Assigned task :: Repeat the records below exactly. Omit the pictures.
Data for this exercise below:
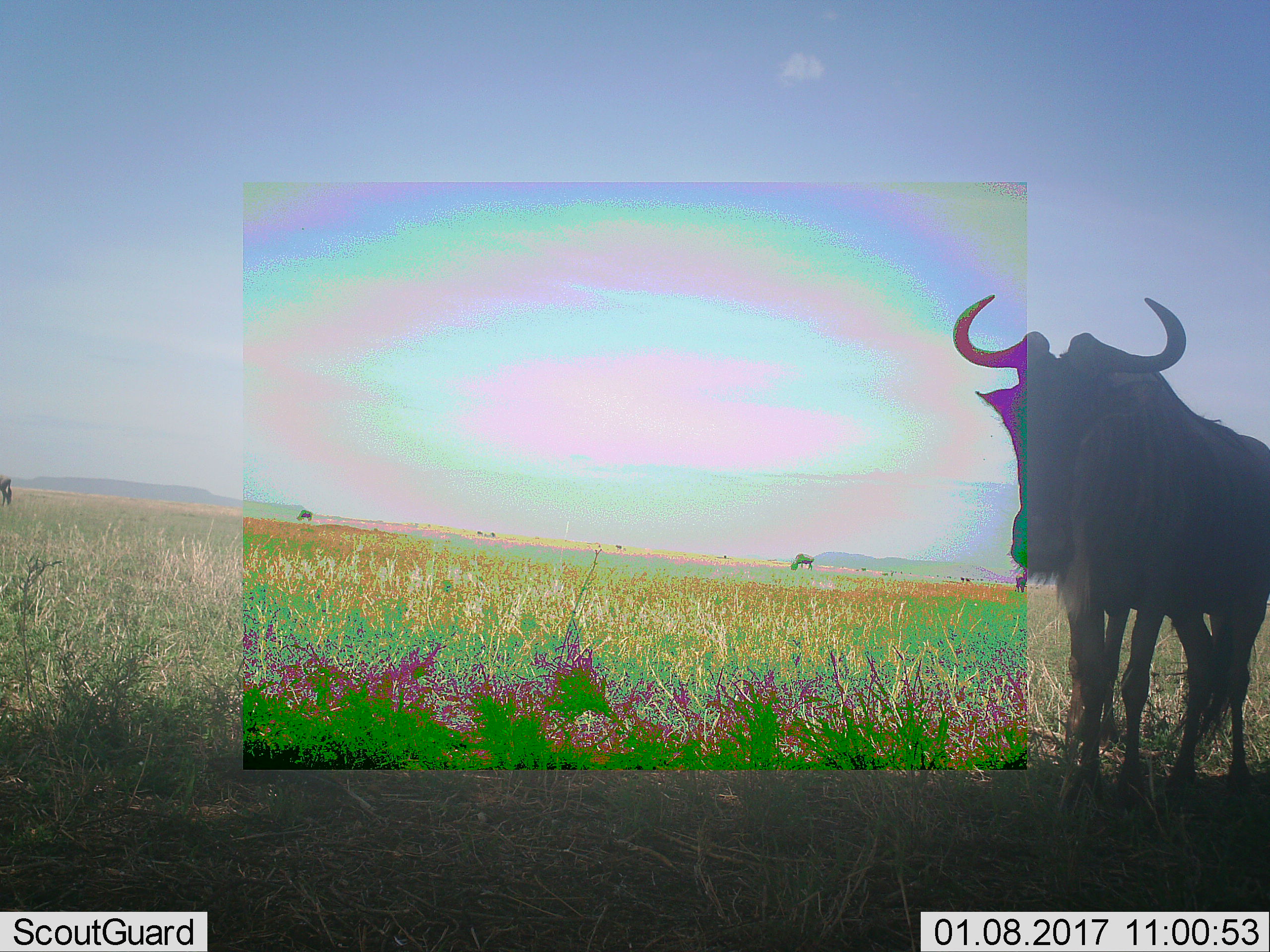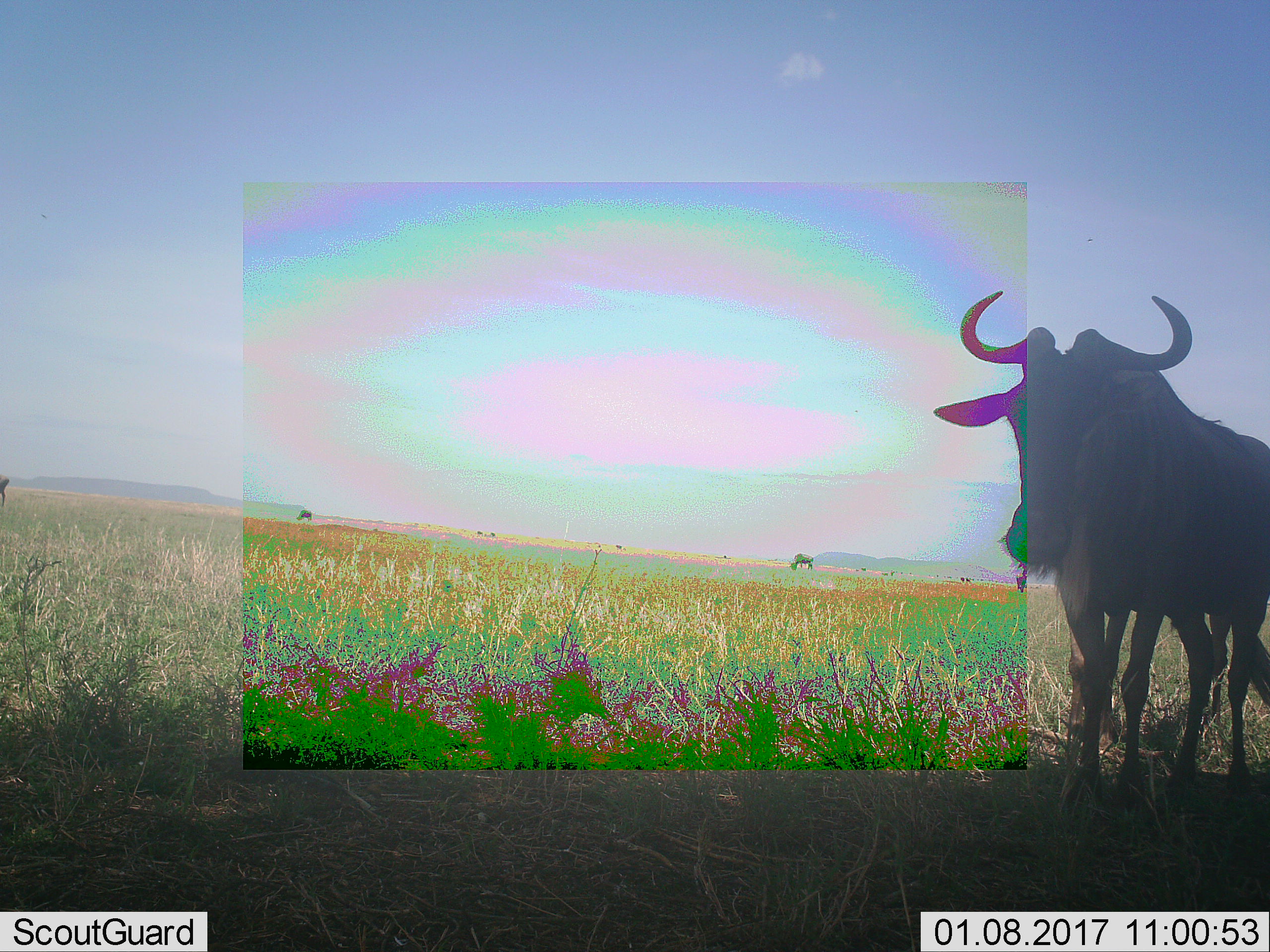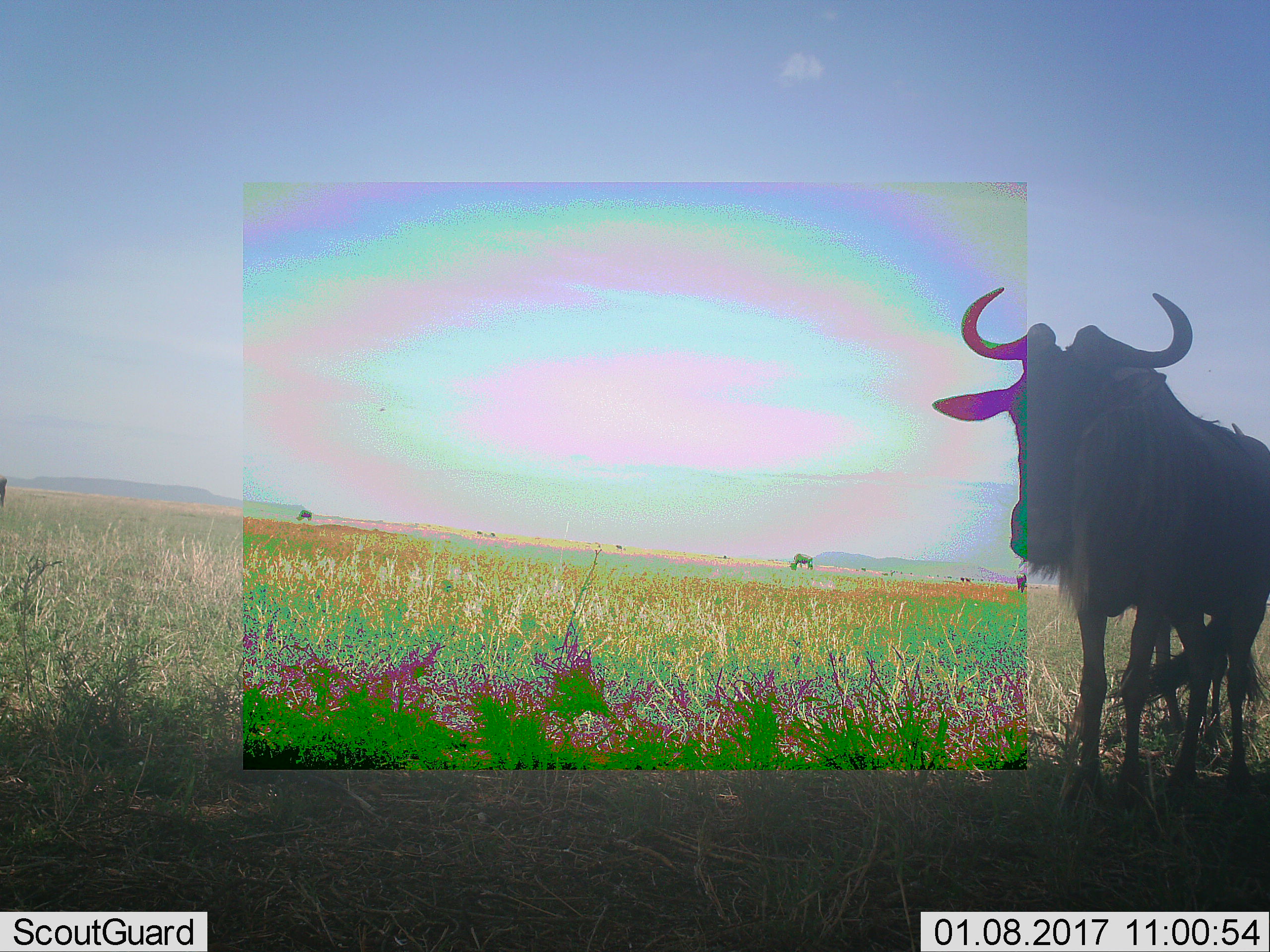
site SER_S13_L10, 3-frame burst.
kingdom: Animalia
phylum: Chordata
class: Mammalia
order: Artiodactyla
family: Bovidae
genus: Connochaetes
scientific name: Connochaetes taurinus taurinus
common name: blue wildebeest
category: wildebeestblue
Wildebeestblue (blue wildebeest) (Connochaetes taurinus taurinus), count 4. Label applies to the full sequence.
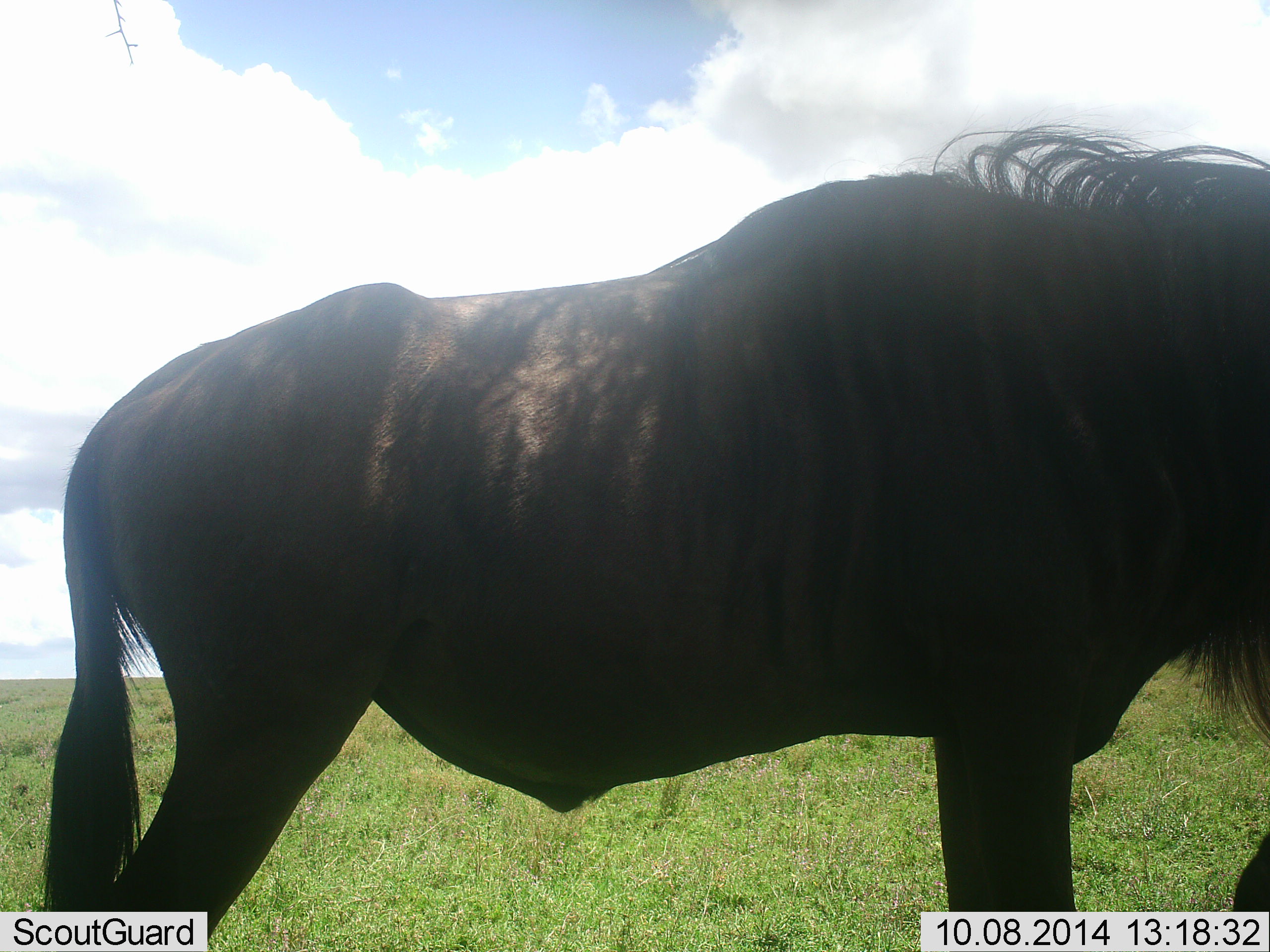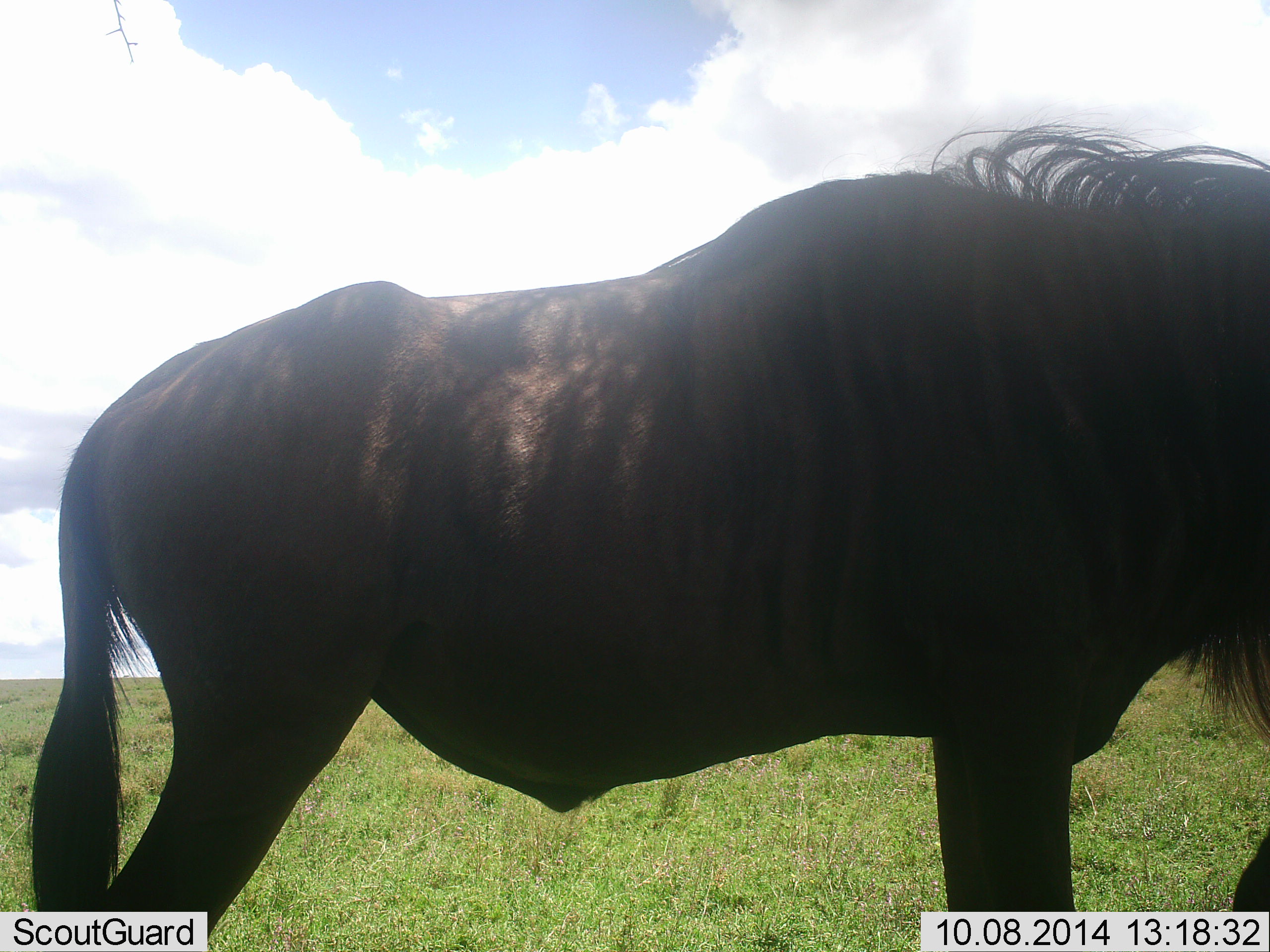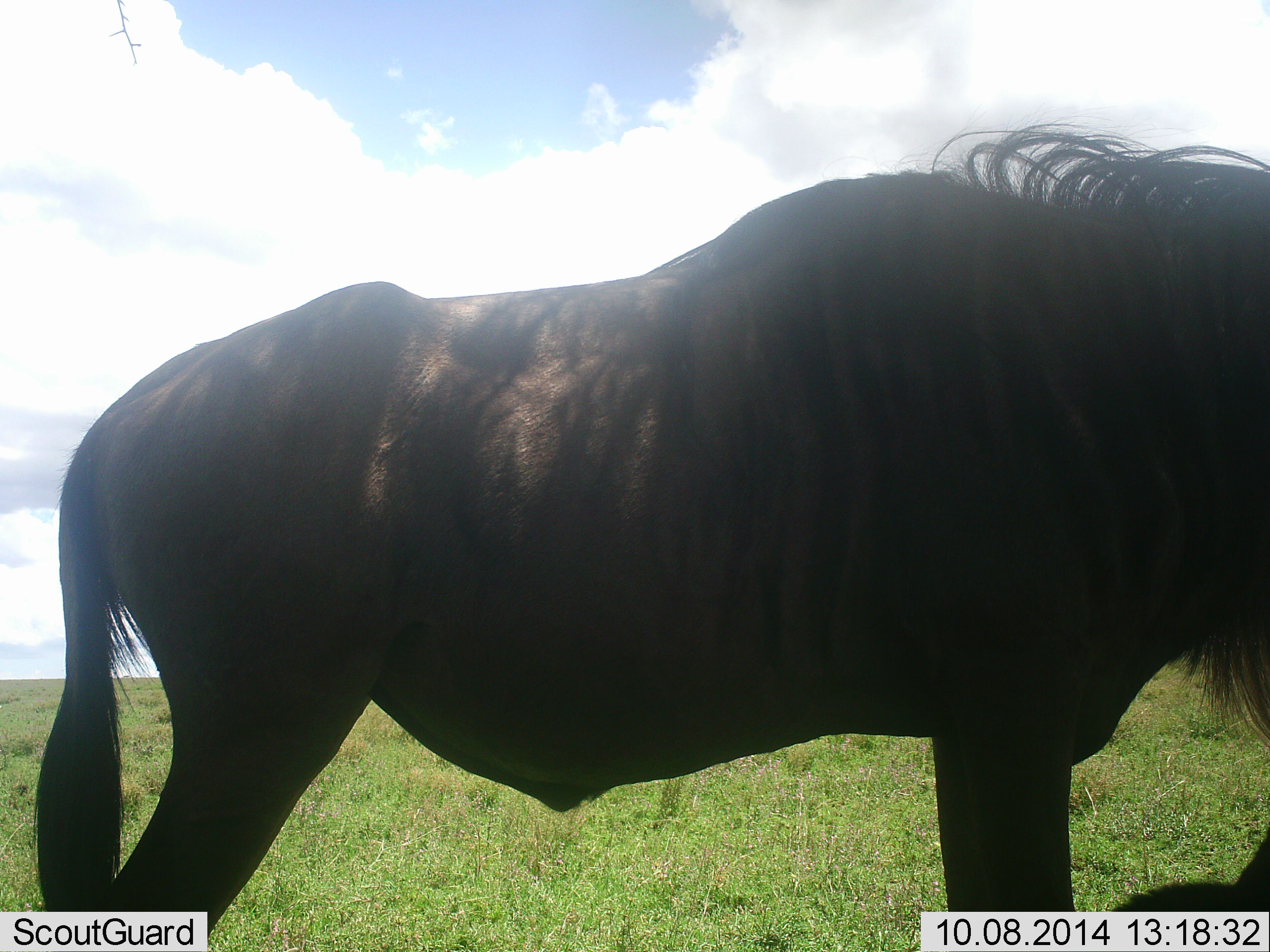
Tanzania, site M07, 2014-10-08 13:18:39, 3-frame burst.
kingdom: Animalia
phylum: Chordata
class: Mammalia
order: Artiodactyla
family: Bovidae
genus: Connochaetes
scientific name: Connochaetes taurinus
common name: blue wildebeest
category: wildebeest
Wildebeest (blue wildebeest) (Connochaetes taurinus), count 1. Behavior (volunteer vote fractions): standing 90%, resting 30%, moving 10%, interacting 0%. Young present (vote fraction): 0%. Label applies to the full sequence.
End of Data for this exercise.
Answer ::
site SER_S13_L10, 3-frame burst.
kingdom: Animalia
phylum: Chordata
class: Mammalia
order: Artiodactyla
family: Bovidae
genus: Connochaetes
scientific name: Connochaetes taurinus taurinus
common name: blue wildebeest
category: wildebeestblue
Wildebeestblue (blue wildebeest) (Connochaetes taurinus taurinus), count 4. Label applies to the full sequence.
Tanzania, site M07, 2014-10-08 13:18:39, 3-frame burst.
kingdom: Animalia
phylum: Chordata
class: Mammalia
order: Artiodactyla
family: Bovidae
genus: Connochaetes
scientific name: Connochaetes taurinus
common name: blue wildebeest
category: wildebeest
Wildebeest (blue wildebeest) (Connochaetes taurinus), count 1. Behavior (volunteer vote fractions): standing 90%, resting 30%, moving 10%, interacting 0%. Young present (vote fraction): 0%. Label applies to the full sequence.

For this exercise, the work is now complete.